Correlation of urinary markers and tubulointerstitial injury. Correlations between urinary markers [protein (top), NAG (middle), and FABP1 (bottom)] and fibrotic area and F4/80 positively stained area in adenine-induced tubulointerstitial injury model are shown. •, Adenine diet group; ▴, treatment group; ○, normal diet group. Original data from Tanaka et al. (49).

Fig. 6.

Urinary FABP1 levels of responders and nonresponders in cyclooxygenase 2 (COX2) inhibitor-induced tubulointerstitial injury model. A: COX2 inhibitor-induced low peritubular capillary blood flow determined the animals as responders or nonresponders. B: responders (urinary FABP1 >50 μg/g creatinine) showed larger interstitial fibrosis area than nonresponders (<50 μg/g creatinine). Original data from Tanaka et al. (50). Quantitative analysis was performed by the computer-aided evaluation program AIS (Fujifilm, Tokyo, Japan). Asterisk denotes P < 0.05.

Fig. 7.

Correlations between urinary FABP1 level and peritubular capillary blood flow and ischemia time of the transplanted kidney. Urinary FABP1 was compared with 1/blood flow (A) and ischemia time (B). Where renal ischemia is more severe, 1/blood flow is larger. The ischemic time in living-related renal transplantation was defined as the period between the clamp of the donor's renal artery and the appearance of virgin urine from the recipient's ureter. Original data from Yamamoto et al. (60).

Fig. 8.

Double immunostaining of human (h)FABP1 and 4-hydroxyhexenal (HHE) in animal AKI models. Double immunostaining of hFABP1 (brown) and HHE (purple) in I/R-AKI (A) and CP-AKI (B) is shown. HHE accumulation was found in severely damaged tubular cells, and relatively preserved tubular cells showed positive staining of FABP1. Original data partly from Negishi et al. (36).

Fig. 9.

Urinary FABP1, plasma FABP1, and urine-to-plasma ratio of FABP1 in CP-AKI mice.

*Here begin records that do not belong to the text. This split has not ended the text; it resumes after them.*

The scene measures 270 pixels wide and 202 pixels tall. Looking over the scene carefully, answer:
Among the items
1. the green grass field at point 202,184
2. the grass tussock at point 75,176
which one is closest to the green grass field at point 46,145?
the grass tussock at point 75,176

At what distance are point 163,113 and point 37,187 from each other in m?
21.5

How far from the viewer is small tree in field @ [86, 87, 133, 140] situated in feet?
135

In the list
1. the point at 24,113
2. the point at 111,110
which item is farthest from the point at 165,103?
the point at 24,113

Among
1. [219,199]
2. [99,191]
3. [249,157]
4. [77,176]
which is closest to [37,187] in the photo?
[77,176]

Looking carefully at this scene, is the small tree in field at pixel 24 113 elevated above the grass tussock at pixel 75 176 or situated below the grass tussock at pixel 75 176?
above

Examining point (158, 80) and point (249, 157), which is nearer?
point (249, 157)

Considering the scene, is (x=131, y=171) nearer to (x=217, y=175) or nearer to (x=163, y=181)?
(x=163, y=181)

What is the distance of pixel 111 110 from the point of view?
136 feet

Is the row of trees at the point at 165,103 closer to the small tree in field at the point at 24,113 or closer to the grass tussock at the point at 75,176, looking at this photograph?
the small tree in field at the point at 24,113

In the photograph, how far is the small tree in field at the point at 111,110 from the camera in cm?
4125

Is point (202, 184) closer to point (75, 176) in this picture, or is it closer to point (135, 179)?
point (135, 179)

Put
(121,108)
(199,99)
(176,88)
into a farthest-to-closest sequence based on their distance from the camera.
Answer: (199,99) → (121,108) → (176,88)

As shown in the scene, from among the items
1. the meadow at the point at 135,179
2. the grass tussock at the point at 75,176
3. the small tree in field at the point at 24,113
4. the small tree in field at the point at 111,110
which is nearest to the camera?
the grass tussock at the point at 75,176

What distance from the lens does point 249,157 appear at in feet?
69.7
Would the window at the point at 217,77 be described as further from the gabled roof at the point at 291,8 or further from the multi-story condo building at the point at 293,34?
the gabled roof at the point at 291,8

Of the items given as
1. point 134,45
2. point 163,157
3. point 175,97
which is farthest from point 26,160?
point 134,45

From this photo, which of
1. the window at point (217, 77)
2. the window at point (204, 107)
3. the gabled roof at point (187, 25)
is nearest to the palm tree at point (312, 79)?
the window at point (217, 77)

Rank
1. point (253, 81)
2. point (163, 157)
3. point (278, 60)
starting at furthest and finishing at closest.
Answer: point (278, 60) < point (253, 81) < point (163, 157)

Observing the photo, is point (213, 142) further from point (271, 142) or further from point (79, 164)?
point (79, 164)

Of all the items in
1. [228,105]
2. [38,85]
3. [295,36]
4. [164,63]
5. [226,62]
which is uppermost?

Urinary and plasma FABP1 levels were examined in CP-AKI (20 mg/kg). Urine and plasma levels of hFABP1 increased after CP injection. However, urinary level was much higher than plasma level and urine-to-plasma ratio increased >25-fold compared with 0 h. Original data from Negishi et al. (36).

Fig. 10.

A strategy for biomarker development. CKD, chronic kidney disease; LPS, lipopolysaccharide; CLP, cecal ligation and puncture; CPB, cardiopulmonary bypass; UUO, unilateral ureter obligation; Alb, albumin; FGS, focal glomerulosclerosis; DM diabetes mellitus; IgAN, IgA nephropathy.